ЕК Саша, ты пришел в танец из пантомимы. Пантомима и есть первоисточник театра танца?
АП У меня два отправных момента были — визуальный театр и пантомима. В пантомиме тогда работали Гедрюс Мацкявичюс, Олег Киселев. Тогда это называли «пластическим театром». Я начинал заниматься пантомимой в МГУ, но я в ту пору хотел быть архитектором, учился архитектуре, поэтому к театру у меня был визуальный подход. Хореография в моих работах появилась уже после Амстердама. Я провел там в девяностые несколько лет и много чего увидел и много чем позанимался. Тогда у меня и появилось современная хореография. Был там знаменитый «Корабль дураков» — команда, которая вела бродячий образ жизни. На баржу грузилась международная банда — русские, европейские, южноафриканские, латинские артисты. Мы делали уличные представления, я делал в них хореографию и пантомиму, ну и сам что‑то исполнял. После Амстердама я и стал делать «Кинетик», это были 1993–94. Нашел Катю Хмару, хореографа школы Коли Огрызкова, Сашу Лычкова. Я стал работать в театре Гоголя, ставил пластику, и мне по бартеру давали возможность репетировать в театре собственные вещи. Штук 6–8 таких вещей мы там сделали. Появились вслед за Катей люди из ее среды — Таня Гордеева, Даша Бузовкина и другие. Мы даже ездили в Париж на конкурс, но в целом предприятие казалось безнадежным. Пока я не увидел Баньоле.
Елена Тупысева: Баньоле — это местность, а конкурс называется «Хореографические встречи в Сен-Сен-Дени».
АП Да, Баньоле — спальный район Парижа. Когда идешь к хореографическому центру через садик, в этом садике памятник Ленину стоит, маленький такой. С какой стати — не знаю. Так вот: французы организовали международную «Платформу». Мы поехали туда с работой «С четверга по пятницу» по Рубинштейну и я купил там журнал «Танц актуэль» и прочел заметку о том, что принимаются заявки на участие в Баньоле, хореографическом конкурсе. И я написал туда. Впервые в жизни писал письмо на компьютере. И неожиданно для себя получил ответ: приезжай в Таллин, там тоже есть «Платформа». Так мы впервые поехали на «Платформу», это был 1996 год. И нас там очень полюбили. А в 98‑м мы стали лауреатами.
ЕТ Оттуда и пошла в европейском танце традиция организовывать национальные танцевальные форумы.
АП У них «Платформы» были организованы по всему миру. Так они помогали с организацией местному танцу. Когда я увидел, как это организовано, то решил попробовать и у нас такое организовать.
ЕК Лена, ты пришла в танец из ГИТИСа, с продюсерского факультета. Но в ГИТИСе в нулевых современный танец искусством не считался. Как же это случилось с тобой?
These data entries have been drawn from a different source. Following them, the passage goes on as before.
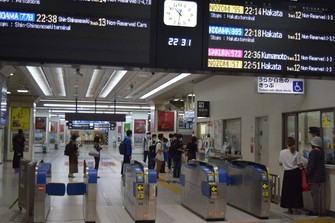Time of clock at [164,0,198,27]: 10:31
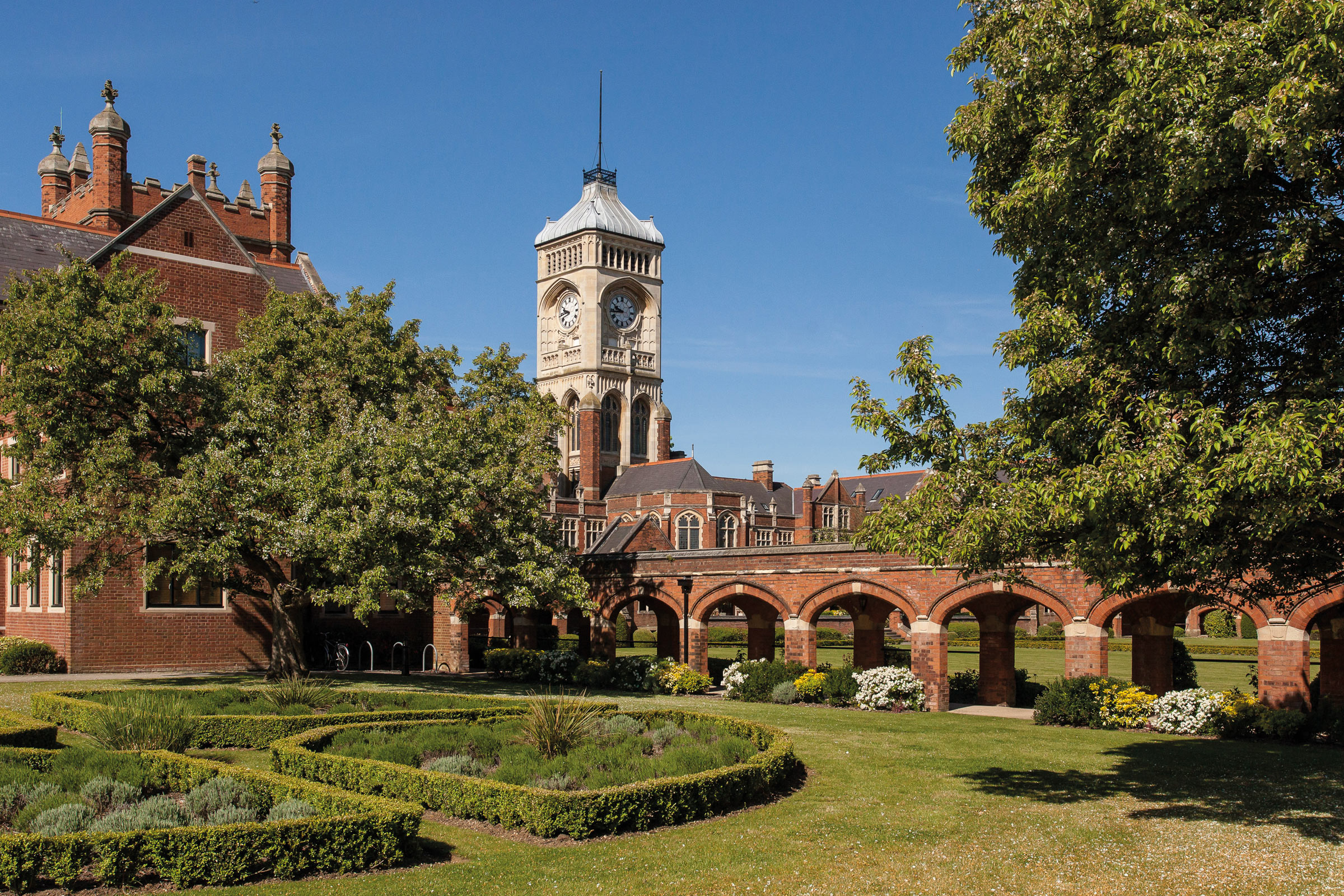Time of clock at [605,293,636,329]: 9:43
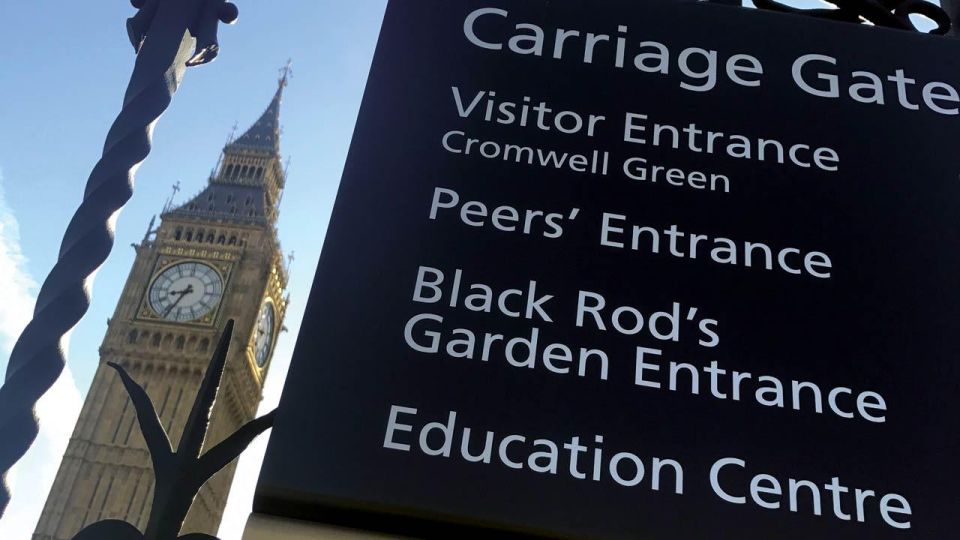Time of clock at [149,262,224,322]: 8:34
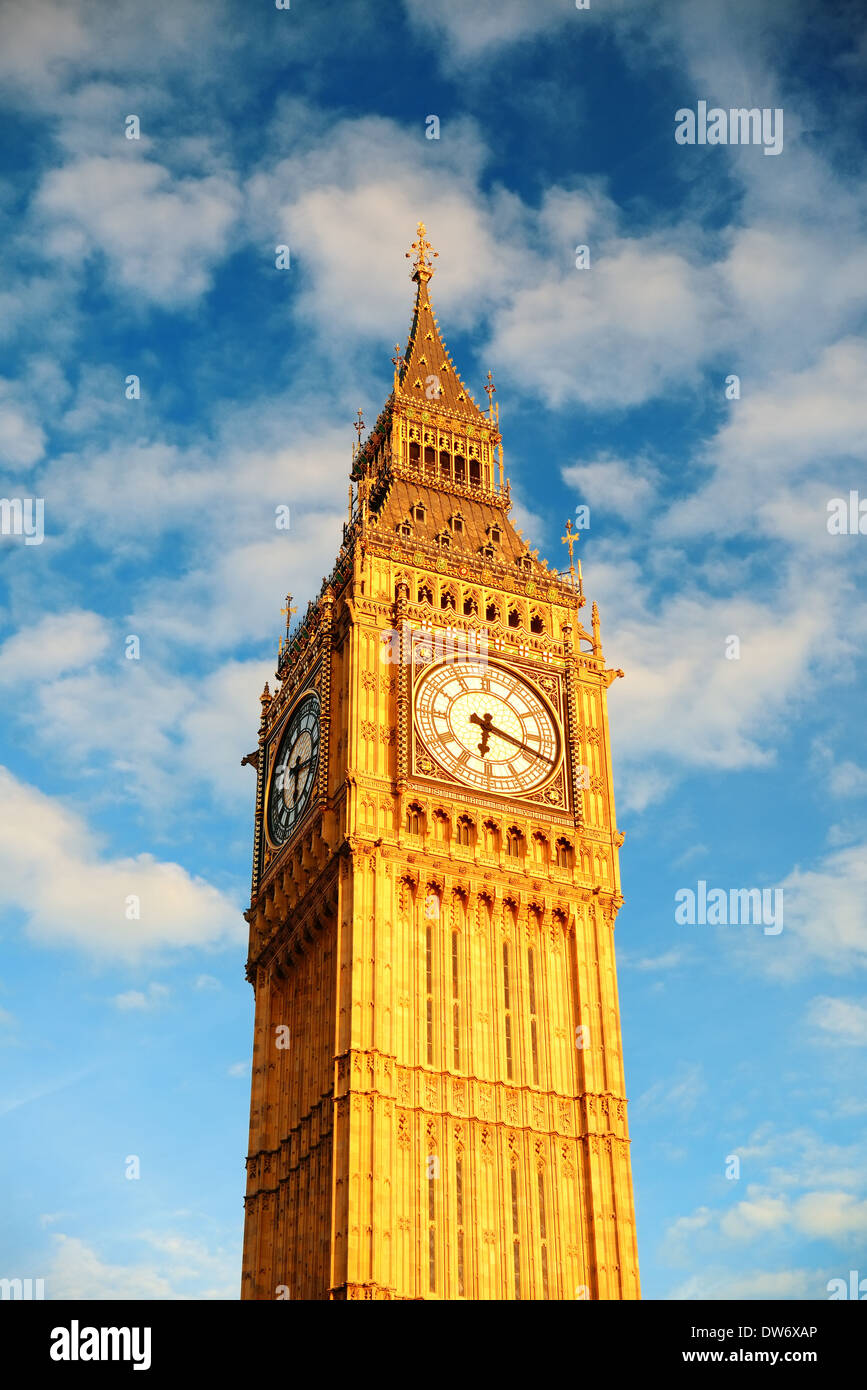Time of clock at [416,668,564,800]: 6:18
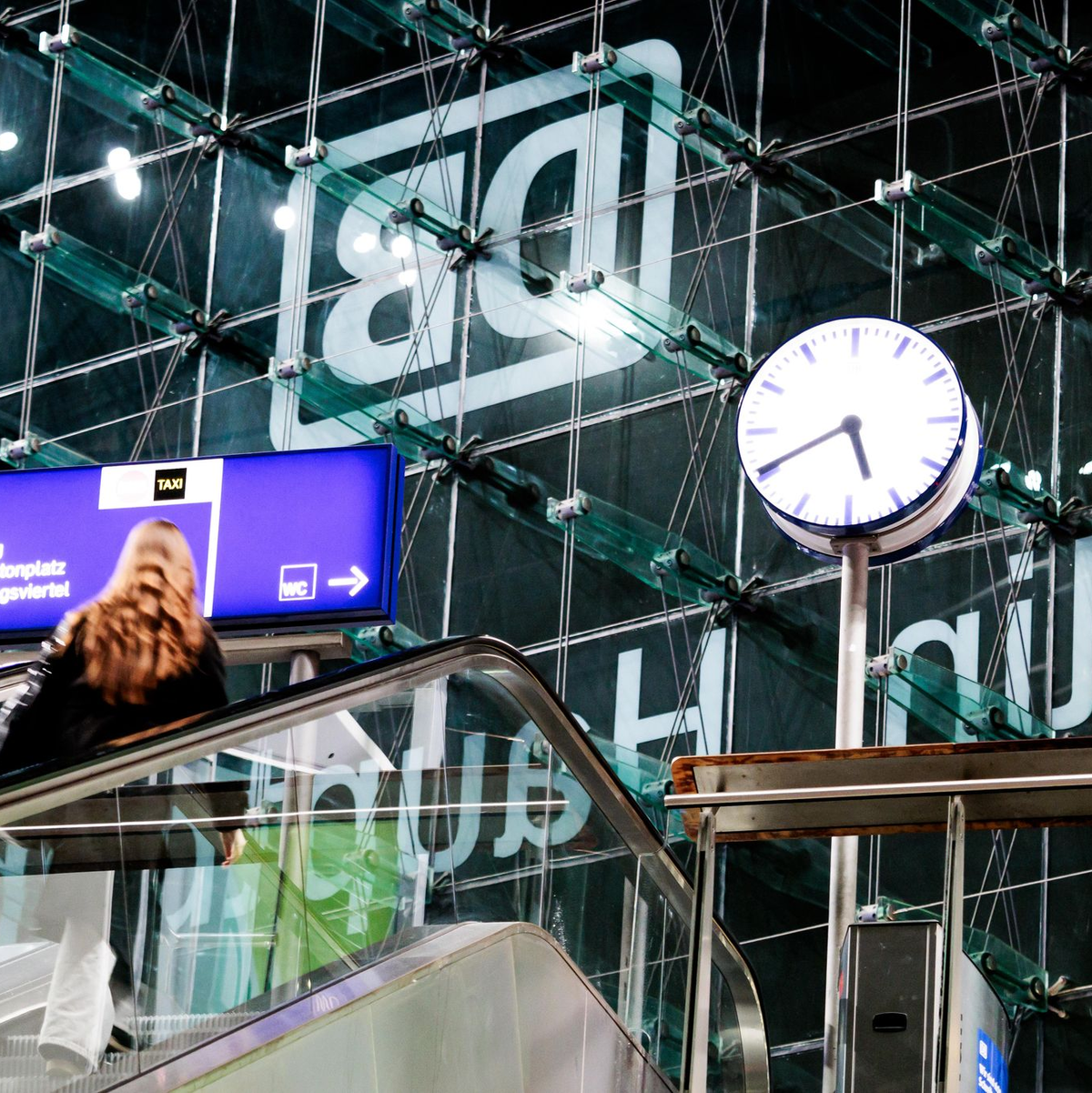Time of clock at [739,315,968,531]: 5:40
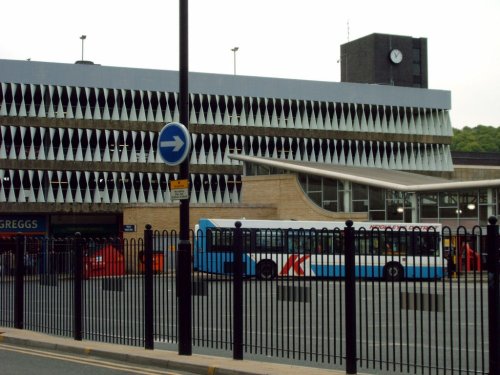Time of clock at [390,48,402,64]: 11:07
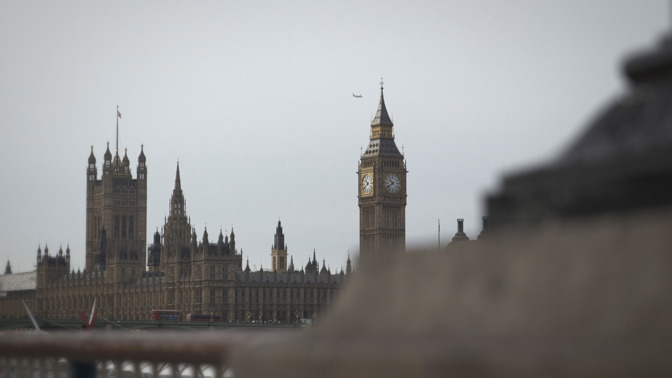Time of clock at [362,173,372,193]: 10:39
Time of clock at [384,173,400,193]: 10:38
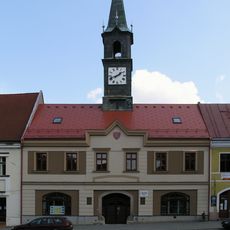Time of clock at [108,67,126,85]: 1:41
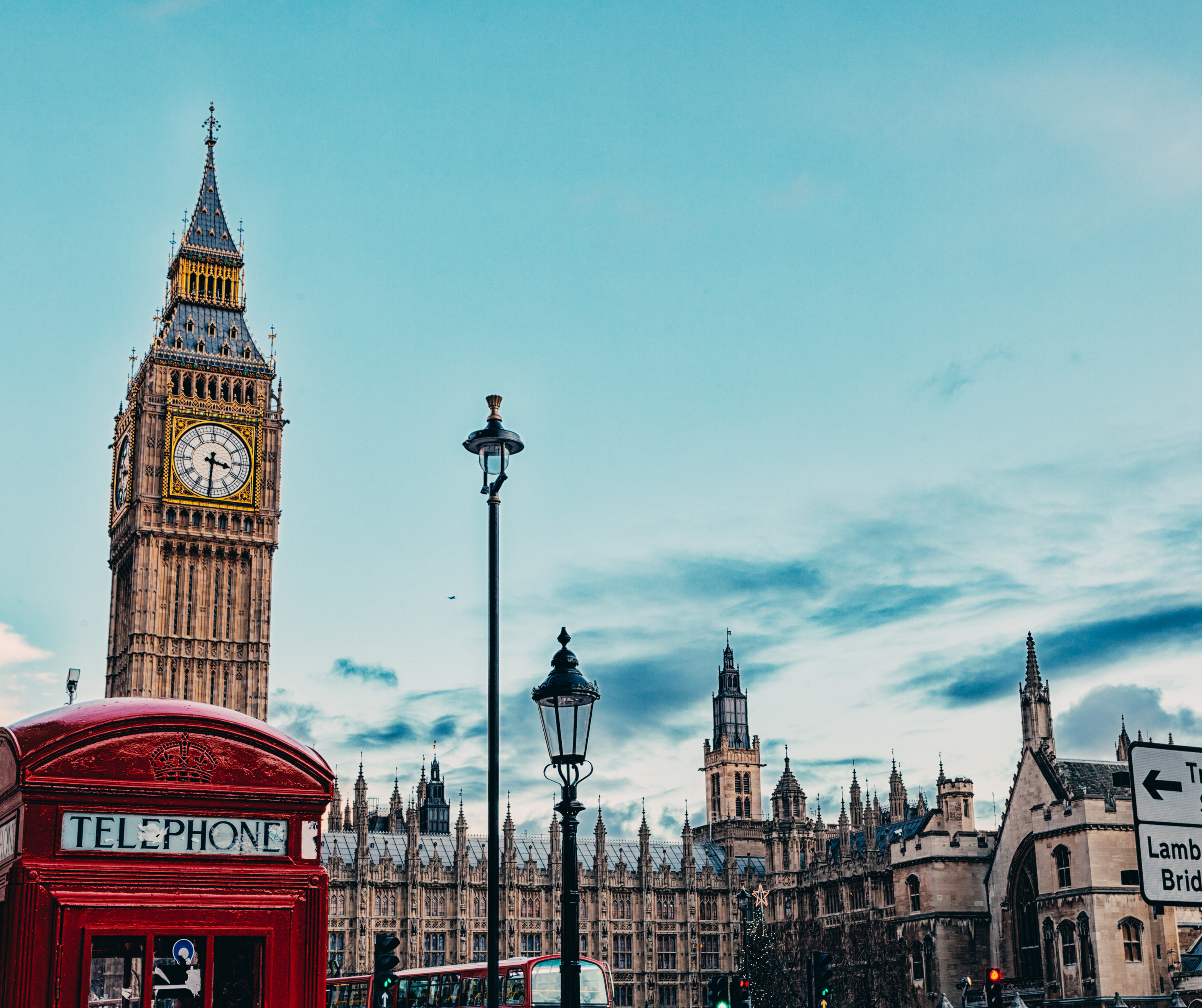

ЕТ Я подрабатывала администратором на первом фестивале современного европейского танца, который проводил Музыкальный театр Станиславского и Немировича-Данченко, то есть Владимир Урин; а инициатива принадлежала Гете-институту и Французскому культурному центру. Тогда я этого еще не понимала, но программа фестиваля была уникальной. Можно было увидеть, насколько широк формат современного танца. Эмио Греко привезли тогда из Голландии, Аманду Миллер из Германии, французскую труппу Монтальво Эрвё — спектакль «Рай», в котором мультимедиа и видео было интегрировано в тело спектакля. Артисты современного танца, хип-хопа, классического балета плюс еще невероятные технологии — люди появлялись вживую и на экране, и ты не всегда понимал, где живой человек, а где видео. Привезли Яна Фабра: драматическая актриса произносила монолог, а по сцене ползали гигантские тарантулы. Был скандал, люди вставали и уходили со словами «это не танец». Он был на фламандском языке, но все было понятно и без слов, поскольку присутствие актрисы на сцене, каждое движение ее рук или головы было тщательно спланировано. Был Ричард Олстен, который делает академичный современный танец, отталкиваясь от классической музыки. А Мег Стюарт организовала в декорационном цехе «Стасика» перформанс, в котором участвовали европейские и русские танцовщики; я помню Олега Сулименко, Андрея Андрианова. Я как начинающий продюсер находилась в поиске своей области. С другой стороны, как человек танцующий, я была поражена тем, что увидела — тем, как артисты владели своими телами, тем, что это был театр, а не концертные номера. Называлось это конкретно — contemporary dance, но было при том невероятно разнообразно. Так что за эти две недели фестиваля произошла моя инициация.
ЕК Много ли было тогда в России людей, которые чем‑то подобным занимались?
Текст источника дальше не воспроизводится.